• _Task 1_:
Which file extensions does the Pulse documentation list under the Office category?
• _Task 2_:
Summarize the Pulse documentation in two sentences.
• _Task 3_:
Rewrite the part of the Pulse documentation that begins at the words "### Review results" and stops after "chunking was enabled)", replacing "grid view" with "spreadsheet view".

• _Supplied text_:
::::::

Pulse handles a wide range of document formats out of the box:

| Category   | Extensions                                                  |
| ---------- | ----------------------------------------------------------- |
| **PDF**    | `.pdf` — text-based, scanned/image-based, mixed, multi-page |
| **Images** | `.jpg`, `.jpeg`, `.png` — scans, photos, screenshots        |
| **Office** | `.docx`, `.pptx`, `.xlsx` — Word, PowerPoint, Excel         |
| **Web**    | `.html`, `.htm` — saved web pages, HTML emails              |

<Info>
  For the full breakdown including processing tips per format, see [Supported File Types](/api-reference/supported-file-types).
</Info>

***

## How to Use in the Playground

<Steps>
  ### Upload your document

  Drag and drop a file or paste a URL into the upload area. You can also upload multiple documents at once for batch processing.

  ### Configure extraction settings

  Adjust settings on the **Configuration** tab before extracting:

  | Setting                 | What it does                                                  |
  | ----------------------- | ------------------------------------------------------------- |
  | **Page range**          | Process only specific pages (e.g. `1-5`, `3,7,12`)            |
  | **Extract figures**     | Pull out embedded images and diagrams                         |
  | **Figure descriptions** | Generate AI descriptions of extracted figures                 |
  | **Show images**         | Include inline images in the markdown output                  |
  | **Return HTML**         | Get HTML output in addition to markdown                       |
  | **Effort mode**         | Use more compute for higher accuracy on complex layouts       |
  | **Chunking**            | Split output into semantic, header, page, or recursive chunks |
  | **Chunk size**          | Target token count per chunk                                  |

  ### Click "Extract All"

  The extraction runs (synchronously or asynchronously depending on document size). Progress is shown in the pipeline tabs.

  ### Review results

  Results appear across several tabs:

  * **Markdown** — Full document text with layout-aware formatting
  * **Tables** — Detected tables rendered in a grid view
  * **Bounding Boxes** — Visual overlay showing where each element was detected on the page
  * **Chunks** — Chunked output (if chunking was enabled)

::::::

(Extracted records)
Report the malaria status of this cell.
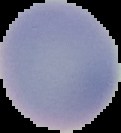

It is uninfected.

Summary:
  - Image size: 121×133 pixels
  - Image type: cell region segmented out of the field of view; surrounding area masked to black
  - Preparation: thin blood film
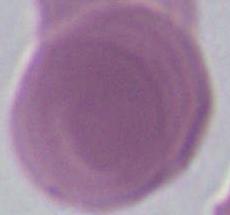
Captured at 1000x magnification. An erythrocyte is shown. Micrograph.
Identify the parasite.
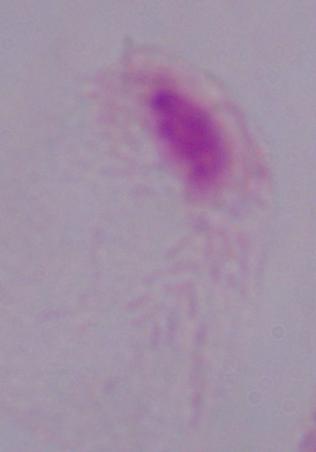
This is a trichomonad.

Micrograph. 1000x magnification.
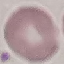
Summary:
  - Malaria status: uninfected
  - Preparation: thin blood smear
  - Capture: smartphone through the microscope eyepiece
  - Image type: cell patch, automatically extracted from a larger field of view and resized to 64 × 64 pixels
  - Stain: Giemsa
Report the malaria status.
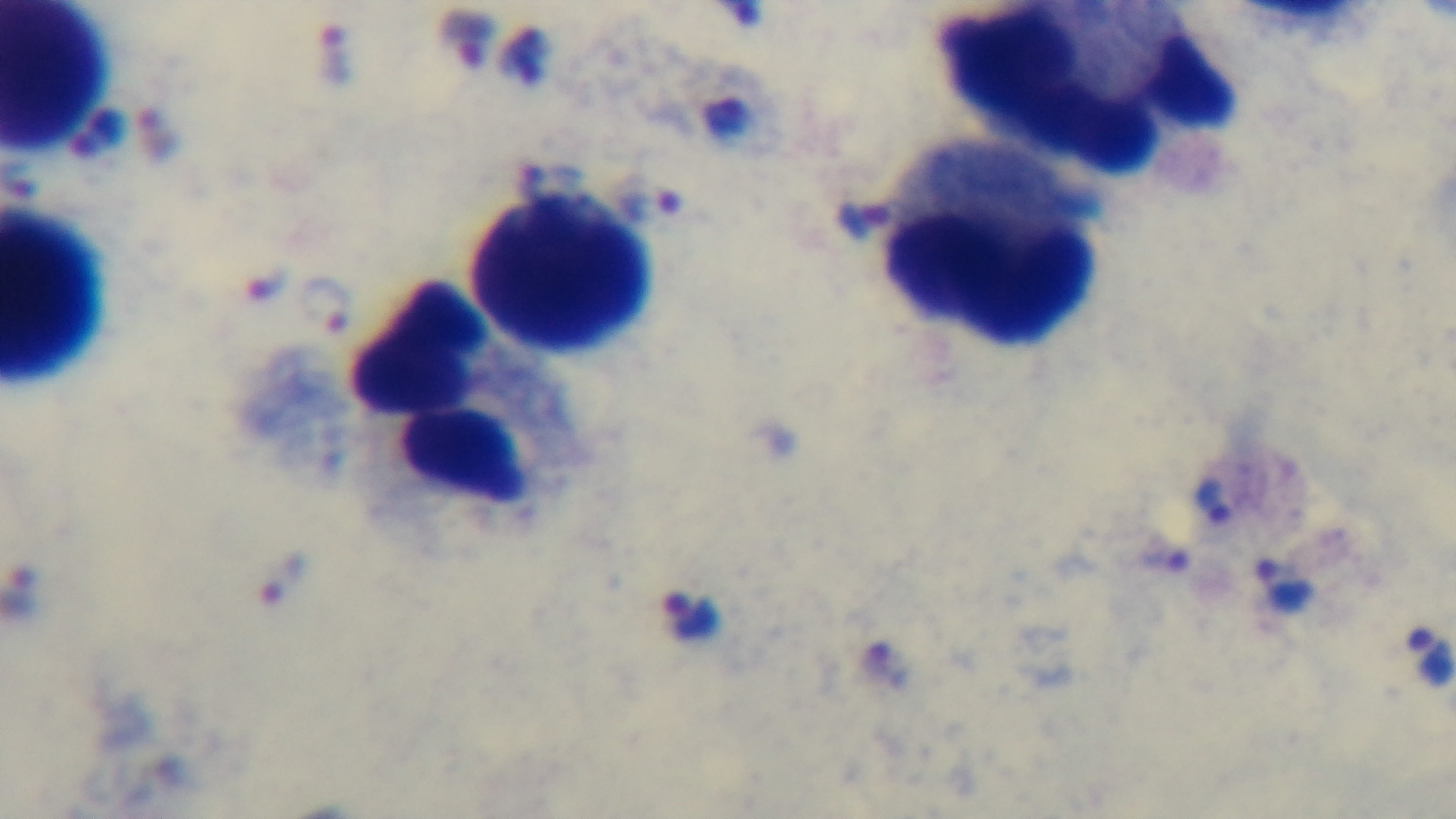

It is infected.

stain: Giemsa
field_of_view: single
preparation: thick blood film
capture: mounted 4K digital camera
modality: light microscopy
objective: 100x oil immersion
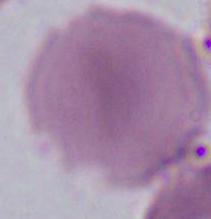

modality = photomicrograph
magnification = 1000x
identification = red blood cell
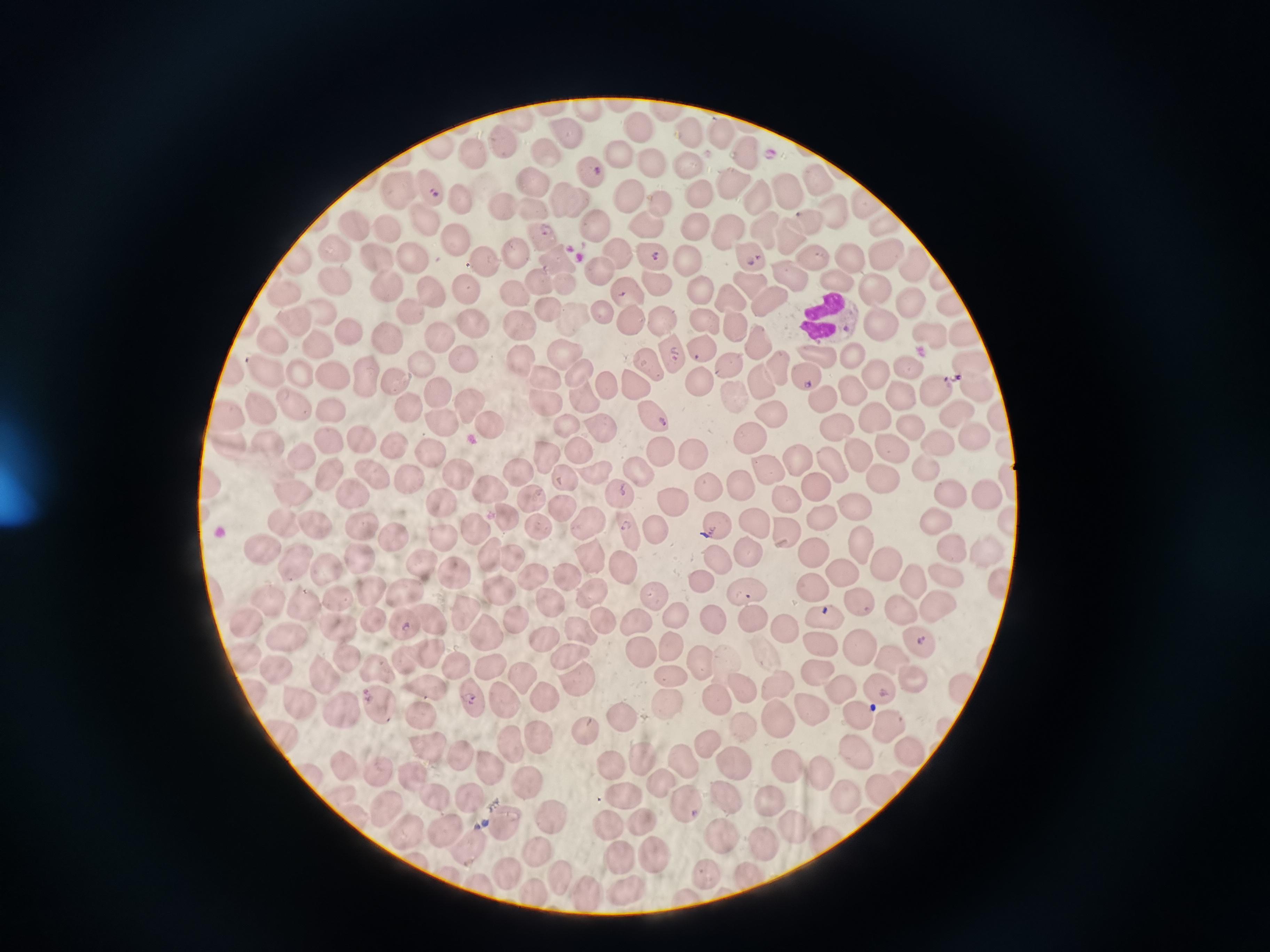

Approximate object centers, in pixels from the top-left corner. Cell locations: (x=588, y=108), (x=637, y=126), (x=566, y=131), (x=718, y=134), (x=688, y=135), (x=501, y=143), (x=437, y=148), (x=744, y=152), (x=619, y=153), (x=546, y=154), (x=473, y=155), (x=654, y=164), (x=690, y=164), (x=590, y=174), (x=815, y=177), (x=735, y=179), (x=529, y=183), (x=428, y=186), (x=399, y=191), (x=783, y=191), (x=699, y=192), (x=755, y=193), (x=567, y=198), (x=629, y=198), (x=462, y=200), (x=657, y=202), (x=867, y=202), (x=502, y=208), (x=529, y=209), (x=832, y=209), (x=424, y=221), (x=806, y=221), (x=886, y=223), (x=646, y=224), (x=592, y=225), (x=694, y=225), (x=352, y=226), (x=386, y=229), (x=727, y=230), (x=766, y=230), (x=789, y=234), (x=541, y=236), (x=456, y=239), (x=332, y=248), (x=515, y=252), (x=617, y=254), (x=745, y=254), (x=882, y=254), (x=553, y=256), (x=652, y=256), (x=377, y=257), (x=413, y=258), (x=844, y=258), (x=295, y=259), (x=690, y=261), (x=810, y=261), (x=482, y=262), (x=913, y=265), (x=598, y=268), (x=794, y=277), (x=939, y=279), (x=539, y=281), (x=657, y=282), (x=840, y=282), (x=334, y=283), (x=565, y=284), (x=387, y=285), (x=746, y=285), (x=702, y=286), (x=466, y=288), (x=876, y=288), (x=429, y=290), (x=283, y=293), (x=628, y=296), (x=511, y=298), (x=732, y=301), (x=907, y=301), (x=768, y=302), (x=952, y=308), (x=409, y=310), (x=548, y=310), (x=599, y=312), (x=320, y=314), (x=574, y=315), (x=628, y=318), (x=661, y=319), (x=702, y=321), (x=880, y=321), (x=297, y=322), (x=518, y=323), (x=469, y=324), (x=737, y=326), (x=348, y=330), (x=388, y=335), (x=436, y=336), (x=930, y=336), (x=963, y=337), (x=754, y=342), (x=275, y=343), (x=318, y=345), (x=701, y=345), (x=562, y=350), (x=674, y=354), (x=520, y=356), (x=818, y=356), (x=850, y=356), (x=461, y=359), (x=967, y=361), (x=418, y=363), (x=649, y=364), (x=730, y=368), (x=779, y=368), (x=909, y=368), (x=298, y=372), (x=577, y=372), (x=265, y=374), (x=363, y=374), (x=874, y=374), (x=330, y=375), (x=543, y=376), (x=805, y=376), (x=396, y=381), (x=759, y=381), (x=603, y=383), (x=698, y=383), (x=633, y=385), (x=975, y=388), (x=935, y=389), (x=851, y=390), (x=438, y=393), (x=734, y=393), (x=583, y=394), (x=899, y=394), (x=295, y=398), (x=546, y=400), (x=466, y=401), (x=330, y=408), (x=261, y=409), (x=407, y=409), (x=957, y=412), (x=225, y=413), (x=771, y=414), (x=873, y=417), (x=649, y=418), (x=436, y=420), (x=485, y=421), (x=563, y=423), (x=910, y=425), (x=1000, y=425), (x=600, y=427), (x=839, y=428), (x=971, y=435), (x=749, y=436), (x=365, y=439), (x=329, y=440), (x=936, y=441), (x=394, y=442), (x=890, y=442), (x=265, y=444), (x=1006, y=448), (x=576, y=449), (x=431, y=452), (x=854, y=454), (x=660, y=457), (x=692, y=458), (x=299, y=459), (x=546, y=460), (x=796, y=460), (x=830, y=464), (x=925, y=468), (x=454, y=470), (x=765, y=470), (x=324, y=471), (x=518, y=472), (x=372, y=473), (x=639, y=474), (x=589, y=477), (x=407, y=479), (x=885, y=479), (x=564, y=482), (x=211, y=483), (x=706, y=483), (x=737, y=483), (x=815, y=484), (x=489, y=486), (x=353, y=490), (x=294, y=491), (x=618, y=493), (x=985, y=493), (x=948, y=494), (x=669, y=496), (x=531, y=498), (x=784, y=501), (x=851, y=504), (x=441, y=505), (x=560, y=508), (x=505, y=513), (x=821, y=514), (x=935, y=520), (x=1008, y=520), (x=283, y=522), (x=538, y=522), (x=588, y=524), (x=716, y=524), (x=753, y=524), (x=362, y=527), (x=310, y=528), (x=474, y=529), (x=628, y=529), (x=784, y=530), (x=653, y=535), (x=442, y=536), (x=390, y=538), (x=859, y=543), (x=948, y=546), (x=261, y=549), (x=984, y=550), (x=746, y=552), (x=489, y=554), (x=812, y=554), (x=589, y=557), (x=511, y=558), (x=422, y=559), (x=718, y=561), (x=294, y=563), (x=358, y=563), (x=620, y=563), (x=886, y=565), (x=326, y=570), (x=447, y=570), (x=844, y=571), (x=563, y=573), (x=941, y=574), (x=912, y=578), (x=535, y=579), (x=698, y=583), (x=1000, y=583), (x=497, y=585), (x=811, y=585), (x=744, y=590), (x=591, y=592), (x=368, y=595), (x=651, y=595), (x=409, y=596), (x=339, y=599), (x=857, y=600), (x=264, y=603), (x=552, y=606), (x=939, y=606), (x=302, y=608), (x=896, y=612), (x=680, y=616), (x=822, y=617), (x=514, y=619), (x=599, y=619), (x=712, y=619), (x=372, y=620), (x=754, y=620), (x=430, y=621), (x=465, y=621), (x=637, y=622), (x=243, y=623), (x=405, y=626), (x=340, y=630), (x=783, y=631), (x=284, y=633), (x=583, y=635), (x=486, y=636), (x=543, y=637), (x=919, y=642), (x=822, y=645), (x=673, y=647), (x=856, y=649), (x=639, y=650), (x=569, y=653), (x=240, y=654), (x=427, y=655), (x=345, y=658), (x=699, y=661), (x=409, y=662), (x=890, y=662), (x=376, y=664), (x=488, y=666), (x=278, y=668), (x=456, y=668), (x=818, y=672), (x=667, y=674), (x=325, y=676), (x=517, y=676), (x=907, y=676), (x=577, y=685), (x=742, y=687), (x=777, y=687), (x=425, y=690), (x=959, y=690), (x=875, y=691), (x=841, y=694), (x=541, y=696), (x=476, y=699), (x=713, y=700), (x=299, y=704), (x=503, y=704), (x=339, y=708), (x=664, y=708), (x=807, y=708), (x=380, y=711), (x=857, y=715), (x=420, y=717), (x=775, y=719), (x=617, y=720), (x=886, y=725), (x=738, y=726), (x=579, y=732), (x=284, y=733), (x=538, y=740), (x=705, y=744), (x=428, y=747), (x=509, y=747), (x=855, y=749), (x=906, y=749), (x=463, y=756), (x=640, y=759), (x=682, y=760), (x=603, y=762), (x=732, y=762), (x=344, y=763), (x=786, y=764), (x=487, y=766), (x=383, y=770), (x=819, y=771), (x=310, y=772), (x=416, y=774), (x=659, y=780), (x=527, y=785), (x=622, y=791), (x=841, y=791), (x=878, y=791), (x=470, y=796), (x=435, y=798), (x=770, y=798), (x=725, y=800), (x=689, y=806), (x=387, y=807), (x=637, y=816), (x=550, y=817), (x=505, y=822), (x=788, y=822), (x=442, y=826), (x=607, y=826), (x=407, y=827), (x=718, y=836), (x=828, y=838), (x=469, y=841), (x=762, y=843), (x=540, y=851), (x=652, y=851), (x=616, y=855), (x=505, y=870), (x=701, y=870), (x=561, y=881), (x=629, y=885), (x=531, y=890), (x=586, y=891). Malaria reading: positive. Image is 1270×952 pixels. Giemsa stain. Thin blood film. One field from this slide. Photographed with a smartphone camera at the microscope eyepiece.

::::::

• _Task response 1_:
The Office category covers `.docx`, `.pptx`, and `.xlsx` files.

• _Task response 2_:
Pulse supports PDF, image, Office, and web document formats, and in the Playground a user uploads one or more documents, adjusts settings such as page range, figure extraction, effort mode, and chunking on the Configuration tab, then clicks "Extract All." The extraction runs synchronously or asynchronously depending on document size, and its results appear in Markdown, Tables, Bounding Boxes, and Chunks tabs.

• _Task response 3_:
### Review results

  Results appear across several tabs:

  * **Markdown** — Full document text with layout-aware formatting
  * **Tables** — Detected tables rendered in a spreadsheet view
  * **Bounding Boxes** — Visual overlay showing where each element was detected on the page
  * **Chunks** — Chunked output (if chunking was enabled)